Voltei com um casaquinho de paetês. Sempre sonhei em ser aquela mulher das comédias românticas americanas que sai do trabalho correndo no final do dia, passa no mercado, chega em casa cheia de sacolas com produtos importados, azeites trufados e prepara um jantar delicioso para os amigos.
– Que delícia, como você fez isso tão rápido?
– Tá de comer de joelhos.
– Cozinhar é olho. Responderia humilde sorrindo.
Só que essa cena aí nunca rolou.
O que escuto muito é:
– Meu Deus. Como você conseguiu fazer isso?
Mas não pelo lado positivo da coisa.
Esses dias resolvi cozinhar feijão.
Não é que não deu certo.
Deu errado num grau que um amigo rolando de rir disse:
– Se jogar granulado, todo mundo vai achar que é brigadeiro.
– Não chora, vamos servir como sobremesa.
Depois disso comecei a aceitar que cozinhar era um sonho impossível para as minhas capacidades e acertar Miojo já virou um grande motivo para comemorar.
Mas isso ficou definitivamente claro quando um dia desses,
saí para comprar um fogão e voltei com o casaquinho de paetês.
Mas não era um casaquinho qualquer.
Era um rosa raro e envelhecido.
E a linha de absolvição que segui foi:
– E se eu nunca mais achar um dessa cor?
Me convenço facilmente quando convém.
Depois acabei comprando um fogão que ficou mais de oito meses na caixa, o que me levou a crer que tomei a decisão mais acertada na escolha entre uma coisa e outra.
Jamais serei aquela mulher do primeiro parágrafo.
Mas o talento que Deus não dá o restaurante entrega.
Mais vale um casaquinho lindo de paetê no corpo do que um fogão de enfeite na cozinha.
 

Bom dia, Advil

Abro os olhos e sinto lenhadores rachando minha cabeça com aquele velho machado sem corte, sensação também conhecida como ressaca.
-Meu Deus, não posso me atrasar.
Tento me arrumar o mais rápido possível.
Sei quando o dia vai ser uma bosta quando não acerto o traço do delineador de primeira.
Erro três vezes.
Mando mensagem para minha diretora.
– Tô parada na Faria Lima.
Na verdade ainda tô em casa limpando o delineador borrado.
Ela responde com um “OK” frio.
Entro no táxi e imploro:
– Moço, peloamordedeus, não posso me atrasar.
-Então você deveria ter saído mais cedo.

Queria responder mas minha ressaca tá tão desumana que evito me mexer.
O filho da mãe tem razão.

Tentei sair mais cedo, mas voltei porque esqueci o celular, depois esqueci o carregador, depois voltei para ter certeza que eu tinha desligado o ferro, depois lembrei que nem usei o ferro, mas aí já tinha voltado e aproveitei para tomar um remédio.
Só encontrei um Doril.
Achei tão anos 90 tomar Doril.
Resolvi revirar a casa atrás de um Advil, muito mais contemporâneo.
Tenho uma obsessão com esse remédio, tanto que, sempre escolho um esmalte que lembre o tom.
Alô Risqué! olha a oportunidade para hipocondríacas.
Vermelho Advil. Verde Naldecon. Black Rivotril.

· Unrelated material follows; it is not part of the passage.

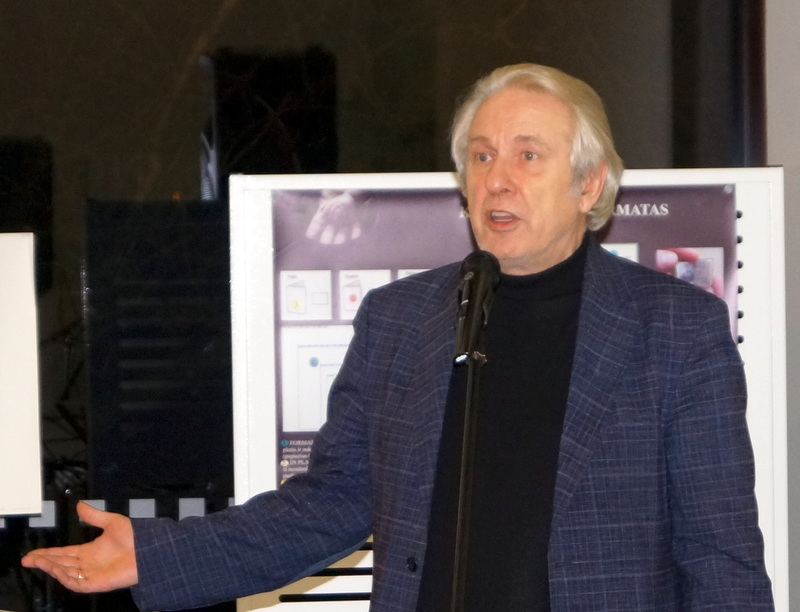 Anykštėnų svečias poetas ir leidėjas Viktoras Rudžianskas.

O taxista erra a bosta do caminho.
Queria avisar, mas não consigo me mexer.
Já tá perdido esse dia.

Nessa hora percebo que alguma coisa estranha está acontecendo e não é apenas ressaca. Minha mão tá gel…
Preciso de um elástico de cabelo urgente.
Sempre que tô começando a ter uma crise pânico eu preciso de um elástico de cabelo.
É a senha para o inferno.
Oito letras: e-l-á-s-t-i-c-o! com acento.
Não acho e entrego meu ticket de embarque para o capeta que me recebe sorrindo.
– Bom dia, querida.

Mas não dessa vez.
Não vou de jeito nenhum.
Preciso do elástico para tentar me salvar.
Jogo tudo que tem dentro da minha bolsa no banco do táxi.
E pode pedir qualquer coisa que tem nessa bolsa, menos o que preciso.

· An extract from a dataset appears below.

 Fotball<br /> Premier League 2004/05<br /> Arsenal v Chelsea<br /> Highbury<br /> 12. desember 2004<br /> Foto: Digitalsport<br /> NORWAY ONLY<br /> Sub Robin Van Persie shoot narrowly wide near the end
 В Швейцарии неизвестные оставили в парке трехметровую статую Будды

Continuo procurando, sem sucesso.
Penso em pedir para o taxista.
-Moço você tem um elástico de cabelo aí?
Penso em sair correndo do táxi pegar umas pedras, botar no bolso e me atirar no Tietê.
Ir afogando lentamente.
Lembro que não sou Vírginia Woolf e desisto.
-Não vou, nem adianta.
-Vai ser rapidinho, querida.
-Não, não e não.
Entramos num duelo secreto.
-Quanto mais você relutar, pior para você.
– Por favor, seu capeta, tô muito atrasada, me livra dessa.
– Vem logo.
– Não.
– Vem.
– Não vou.
– Não brinca comigo.
– Tá… tô indo.
Me entrego.
Não de verdade. Blefo.
Sei que ele não gosta de quem se entrega.
Desisto estrategicamente.
Ele fica puto e não me aceita.
-Assim não tem graça.
E me devolve, sem eu nem ter ido.
Sabia.

Olho para janela e vejo um sol lindo torrando a terça-feira.
Sinto a dor de cabeça melhorando.

Vale a pena lutar. Vale a pena procurar um Advil.

Vale até, negociar com o capeta, se preciso for.